太平洋戦争の仕掛け人

「あの愚劣な戦争を引き起こしたのは日本の軍部である」とまあ皮相な論者はそう云いますな。
しかしながら、当時マスメディアや一般市民など世論を挙げて日米開戦を喜んだのは今さらあげつらうこともないであろう。国民は全体的に日米開戦はやむ無しとしていた。それどころか「回避せよ」というのは日本政府の上層部くらいだったのだろう。何故かと言うと石油など重要な戦略物資は欧米経由でしか輸入できないものが多かったからだ。それら生命線を遮断されるとなると座して死すしかなかったわけだ。
 そうなる遠因をつくったのは日本の侵略戦争、とくに中国への侵略や満洲傀儡国家の野心ではないかといのは正しい。
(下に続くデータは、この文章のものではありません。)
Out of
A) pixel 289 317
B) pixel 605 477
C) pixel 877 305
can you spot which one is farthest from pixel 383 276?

けれども、その手順は一応、欧米とおなじ手順を踏んで植民地化を進めていただけだというのが、日本の支配者の論理だった。欧米とおなじ道を歩んで何が悪いというのが本音だった。

 こうした主張を裏付けるのは極東軍事裁判のパル判事の意見だけではないことは、一応顧みて置く必要はあろう。

 ヘレン・ミアーズの本がそれだ。彼女はGHQの日本通のブレーンの一人である。歴史上の出来事はどちらか一方が明白なワルモノであることはメッタにないのだ。